Иногда бывает наоборот: это не я виноват, это мир виноват, я в детстве был хороший, добрый, меня мир осквернил, я этот мир ненавижу, а сам я по природе очень даже ничего. И такой осуждающий других человек перестает каяться. Первое время он подробно исповедуется, а потом как-то так сворачивает: «А зачем каяться? Я от мира отделился, мне не в чем каяться, я восстановил баланс праведности, каким я был в детстве, и теперь у меня все хорошо, я нормальный, а мир пусть гибнет». Такой человек, конечно, заблуждается о себе, ему как раз в этот момент необходима исповедь…
— Вы говорите, что современный человек заслонен от реальности. А что, скажем, в начале ХХ века блага цивилизации еще не заслоняли от людей реальность?
— Нет, в более далеком прошлом. То, что спасает от ужаса окружающей жизни только Христос, вошло в сознание русского человека с ХIV века. Это смог явить преподобный Сергий в своей жизни и в жизни своего братства. Тяжелые времена княжеских усобиц и татаро-монгольского ига, монашеский опыт преподобного Сергия, одного из первых монахов-отшельников (до Сергия Радонежского на Руси монастыри были городскими), свидетельствовали, что надеяться можно только на Христа. Этот опыт был живо воспринят русскими людьми, они знали, как уберечься от всех тягот и ужасов тогдашней жизни — нужно быть со Христом, нужно перестать сопротивляться Господу, открыть Ему свое сердце и дать Ему возможность действовать в нашей жизни. Постепенно сознание этого уходило и к середине ХIХ века в миру практически оказалось забыто. Современному человеку приходится все объяснять заново.

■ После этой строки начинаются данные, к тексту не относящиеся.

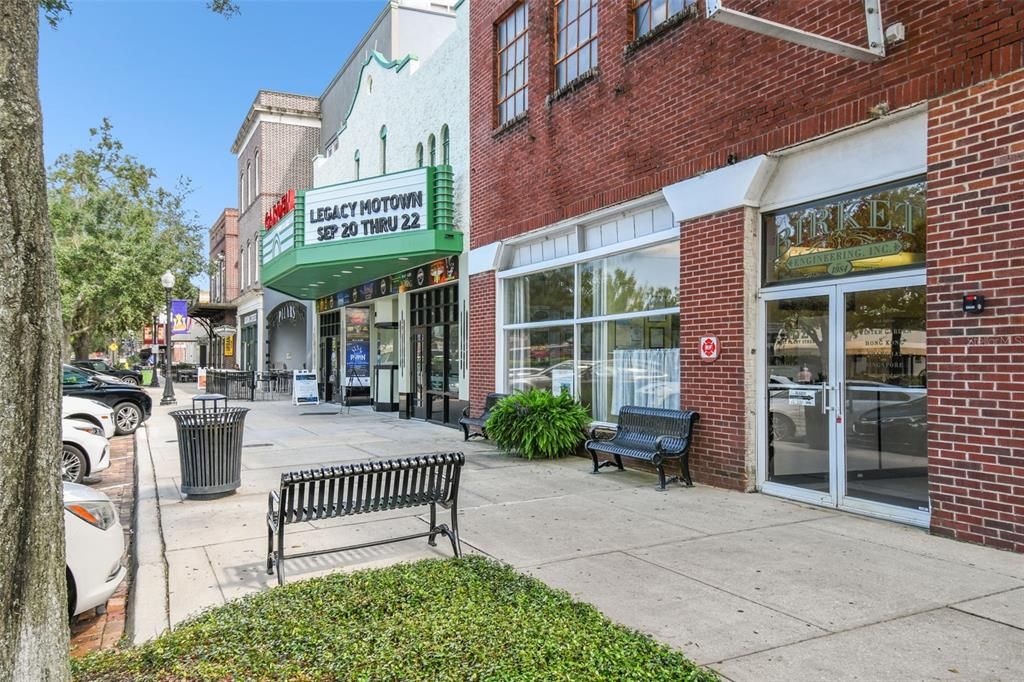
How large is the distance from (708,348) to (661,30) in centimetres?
418

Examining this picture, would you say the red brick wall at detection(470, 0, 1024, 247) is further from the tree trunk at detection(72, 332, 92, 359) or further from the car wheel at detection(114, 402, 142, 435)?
the tree trunk at detection(72, 332, 92, 359)

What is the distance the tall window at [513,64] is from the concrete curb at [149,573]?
859 cm

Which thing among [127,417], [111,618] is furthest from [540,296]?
[127,417]

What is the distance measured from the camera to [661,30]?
29.6ft

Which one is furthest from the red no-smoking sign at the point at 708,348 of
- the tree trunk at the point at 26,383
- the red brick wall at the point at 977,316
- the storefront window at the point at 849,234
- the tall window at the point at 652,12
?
the tree trunk at the point at 26,383

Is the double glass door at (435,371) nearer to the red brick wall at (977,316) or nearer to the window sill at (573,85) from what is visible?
the window sill at (573,85)

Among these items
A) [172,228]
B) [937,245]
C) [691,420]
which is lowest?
[691,420]

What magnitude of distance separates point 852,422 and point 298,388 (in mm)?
17553

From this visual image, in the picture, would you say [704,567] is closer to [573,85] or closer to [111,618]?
[111,618]

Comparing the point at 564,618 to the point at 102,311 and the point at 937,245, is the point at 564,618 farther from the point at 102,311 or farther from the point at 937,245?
the point at 102,311

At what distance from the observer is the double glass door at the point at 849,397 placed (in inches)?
252

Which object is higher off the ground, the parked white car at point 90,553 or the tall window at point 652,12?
the tall window at point 652,12

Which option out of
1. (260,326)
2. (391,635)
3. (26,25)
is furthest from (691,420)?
(260,326)

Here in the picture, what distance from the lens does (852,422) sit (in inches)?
270
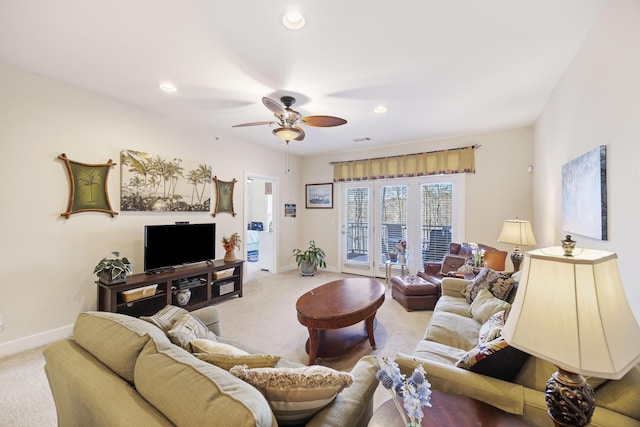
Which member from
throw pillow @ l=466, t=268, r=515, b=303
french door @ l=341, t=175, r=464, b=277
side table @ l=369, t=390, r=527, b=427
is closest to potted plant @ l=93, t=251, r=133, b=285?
side table @ l=369, t=390, r=527, b=427

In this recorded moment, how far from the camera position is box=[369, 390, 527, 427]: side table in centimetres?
99

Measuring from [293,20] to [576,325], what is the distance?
2.17 metres

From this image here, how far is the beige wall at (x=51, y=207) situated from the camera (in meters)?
2.48

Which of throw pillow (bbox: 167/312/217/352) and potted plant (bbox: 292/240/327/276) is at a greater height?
throw pillow (bbox: 167/312/217/352)

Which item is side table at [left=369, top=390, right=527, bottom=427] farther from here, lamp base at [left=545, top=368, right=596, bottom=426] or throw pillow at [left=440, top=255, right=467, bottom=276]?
throw pillow at [left=440, top=255, right=467, bottom=276]

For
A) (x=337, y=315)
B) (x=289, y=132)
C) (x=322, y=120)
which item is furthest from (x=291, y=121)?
(x=337, y=315)

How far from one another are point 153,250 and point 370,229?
12.4ft

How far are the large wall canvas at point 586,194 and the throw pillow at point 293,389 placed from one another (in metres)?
1.95

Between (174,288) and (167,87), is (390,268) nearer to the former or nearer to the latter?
(174,288)

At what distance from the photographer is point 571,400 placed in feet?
2.71

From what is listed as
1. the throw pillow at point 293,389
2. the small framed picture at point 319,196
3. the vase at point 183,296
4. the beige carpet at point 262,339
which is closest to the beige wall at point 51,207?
the beige carpet at point 262,339

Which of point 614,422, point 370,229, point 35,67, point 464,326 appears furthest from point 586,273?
point 370,229

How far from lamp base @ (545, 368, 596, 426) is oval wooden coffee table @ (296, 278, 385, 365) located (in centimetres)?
159

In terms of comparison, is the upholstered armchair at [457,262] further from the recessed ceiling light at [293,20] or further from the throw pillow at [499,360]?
the recessed ceiling light at [293,20]
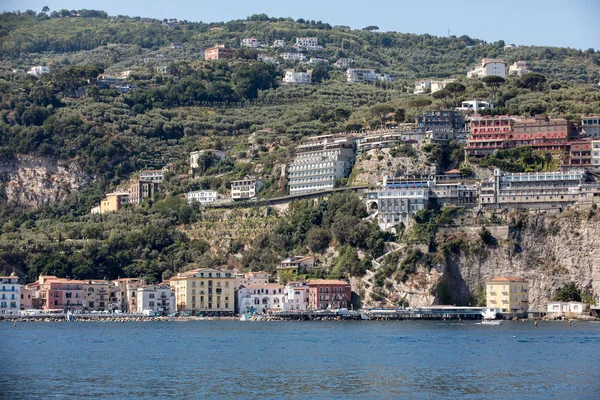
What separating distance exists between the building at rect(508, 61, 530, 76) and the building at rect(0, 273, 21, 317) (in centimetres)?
6967

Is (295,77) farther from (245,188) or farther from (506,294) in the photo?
(506,294)

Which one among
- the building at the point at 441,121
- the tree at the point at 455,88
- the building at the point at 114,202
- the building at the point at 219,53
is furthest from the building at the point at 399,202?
the building at the point at 219,53

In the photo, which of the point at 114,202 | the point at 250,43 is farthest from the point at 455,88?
the point at 250,43

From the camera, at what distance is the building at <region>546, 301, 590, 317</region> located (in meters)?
84.2

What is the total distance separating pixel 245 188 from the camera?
106125mm

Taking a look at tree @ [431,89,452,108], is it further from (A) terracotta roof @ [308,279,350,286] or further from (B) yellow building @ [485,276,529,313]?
(B) yellow building @ [485,276,529,313]

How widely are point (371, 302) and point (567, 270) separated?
13182 mm

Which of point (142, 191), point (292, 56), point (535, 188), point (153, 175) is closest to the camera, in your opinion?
point (535, 188)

Хотя полностью это забыть и замолчать невозможно, даже в советские времена напоминание о самом важном пробивалось к самой широкой аудитории — причем из совершенно неожиданных источников. В 1967 году появился, например, фильм литовского режиссера Витаутаса Жалакявичуса, воспитанного в католической среде. Это фильм «Никто не хотел умирать», по виду боевик, о борьбе с «лесными братьями» в послевоенной Литве. Но если всмотреться, можно было увидеть, как там замечательно передано христианское отношение к жизни и смерти. «Ты не представляешь, как больно», — говорит перед смертью Пасечник, глава «лесных братьев», когда его убивает один из героев. И его делается жалко и понимаешь, что сам умрешь, что перед смертью все равны, все вместе и все несчастны. В лесу же, на перепутье дорог, среди бесконечных убийств показана деревянная скульптура сидящего Христа, страдающего в темнице, и остро чувствуешь, как Он принимает на Себя весь этот ужас и со всеми страдает.